Stored data:
──────────────────────────────

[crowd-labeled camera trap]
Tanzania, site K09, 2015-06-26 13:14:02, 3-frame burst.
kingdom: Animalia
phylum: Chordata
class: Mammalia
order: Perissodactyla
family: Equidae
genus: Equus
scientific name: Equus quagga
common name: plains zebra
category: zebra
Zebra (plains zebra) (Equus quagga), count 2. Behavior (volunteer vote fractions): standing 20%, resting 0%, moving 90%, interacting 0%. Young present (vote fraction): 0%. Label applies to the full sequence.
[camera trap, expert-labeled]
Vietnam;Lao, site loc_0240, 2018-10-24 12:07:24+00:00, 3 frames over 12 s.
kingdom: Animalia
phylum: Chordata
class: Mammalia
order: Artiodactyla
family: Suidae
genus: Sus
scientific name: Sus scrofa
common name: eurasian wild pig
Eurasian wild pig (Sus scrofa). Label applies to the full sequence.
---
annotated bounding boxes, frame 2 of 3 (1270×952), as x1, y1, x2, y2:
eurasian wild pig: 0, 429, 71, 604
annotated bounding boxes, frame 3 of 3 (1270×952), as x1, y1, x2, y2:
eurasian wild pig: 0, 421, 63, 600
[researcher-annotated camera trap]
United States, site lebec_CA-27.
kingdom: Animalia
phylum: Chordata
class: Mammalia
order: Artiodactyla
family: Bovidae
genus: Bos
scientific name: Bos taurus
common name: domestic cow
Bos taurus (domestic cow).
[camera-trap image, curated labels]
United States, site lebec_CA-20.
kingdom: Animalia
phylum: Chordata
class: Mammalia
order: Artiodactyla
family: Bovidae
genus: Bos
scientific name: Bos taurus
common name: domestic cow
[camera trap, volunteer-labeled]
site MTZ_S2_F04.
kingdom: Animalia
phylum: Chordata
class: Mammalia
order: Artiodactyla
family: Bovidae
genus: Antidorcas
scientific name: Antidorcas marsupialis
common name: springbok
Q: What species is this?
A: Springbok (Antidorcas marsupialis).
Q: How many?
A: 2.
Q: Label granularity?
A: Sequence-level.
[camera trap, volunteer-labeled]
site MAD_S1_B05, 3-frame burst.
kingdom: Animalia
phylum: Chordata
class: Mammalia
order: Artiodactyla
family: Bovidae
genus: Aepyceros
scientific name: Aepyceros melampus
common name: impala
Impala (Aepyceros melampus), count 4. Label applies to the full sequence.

──────────────────────────────

Task description: Please quote the records above exactly, without skipping a line.

Expected output:
[crowd-labeled camera trap]
Tanzania, site K09, 2015-06-26 13:14:02, 3-frame burst.
kingdom: Animalia
phylum: Chordata
class: Mammalia
order: Perissodactyla
family: Equidae
genus: Equus
scientific name: Equus quagga
common name: plains zebra
category: zebra
Zebra (plains zebra) (Equus quagga), count 2. Behavior (volunteer vote fractions): standing 20%, resting 0%, moving 90%, interacting 0%. Young present (vote fraction): 0%. Label applies to the full sequence.
[camera trap, expert-labeled]
Vietnam;Lao, site loc_0240, 2018-10-24 12:07:24+00:00, 3 frames over 12 s.
kingdom: Animalia
phylum: Chordata
class: Mammalia
order: Artiodactyla
family: Suidae
genus: Sus
scientific name: Sus scrofa
common name: eurasian wild pig
Eurasian wild pig (Sus scrofa). Label applies to the full sequence.
---
annotated bounding boxes, frame 2 of 3 (1270×952), as x1, y1, x2, y2:
eurasian wild pig: 0, 429, 71, 604
annotated bounding boxes, frame 3 of 3 (1270×952), as x1, y1, x2, y2:
eurasian wild pig: 0, 421, 63, 600
[researcher-annotated camera trap]
United States, site lebec_CA-27.
kingdom: Animalia
phylum: Chordata
class: Mammalia
order: Artiodactyla
family: Bovidae
genus: Bos
scientific name: Bos taurus
common name: domestic cow
Bos taurus (domestic cow).
[camera-trap image, curated labels]
United States, site lebec_CA-20.
kingdom: Animalia
phylum: Chordata
class: Mammalia
order: Artiodactyla
family: Bovidae
genus: Bos
scientific name: Bos taurus
common name: domestic cow
[camera trap, volunteer-labeled]
site MTZ_S2_F04.
kingdom: Animalia
phylum: Chordata
class: Mammalia
order: Artiodactyla
family: Bovidae
genus: Antidorcas
scientific name: Antidorcas marsupialis
common name: springbok
Q: What species is this?
A: Springbok (Antidorcas marsupialis).
Q: How many?
A: 2.
Q: Label granularity?
A: Sequence-level.
[camera trap, volunteer-labeled]
site MAD_S1_B05, 3-frame burst.
kingdom: Animalia
phylum: Chordata
class: Mammalia
order: Artiodactyla
family: Bovidae
genus: Aepyceros
scientific name: Aepyceros melampus
common name: impala
Impala (Aepyceros melampus), count 4. Label applies to the full sequence.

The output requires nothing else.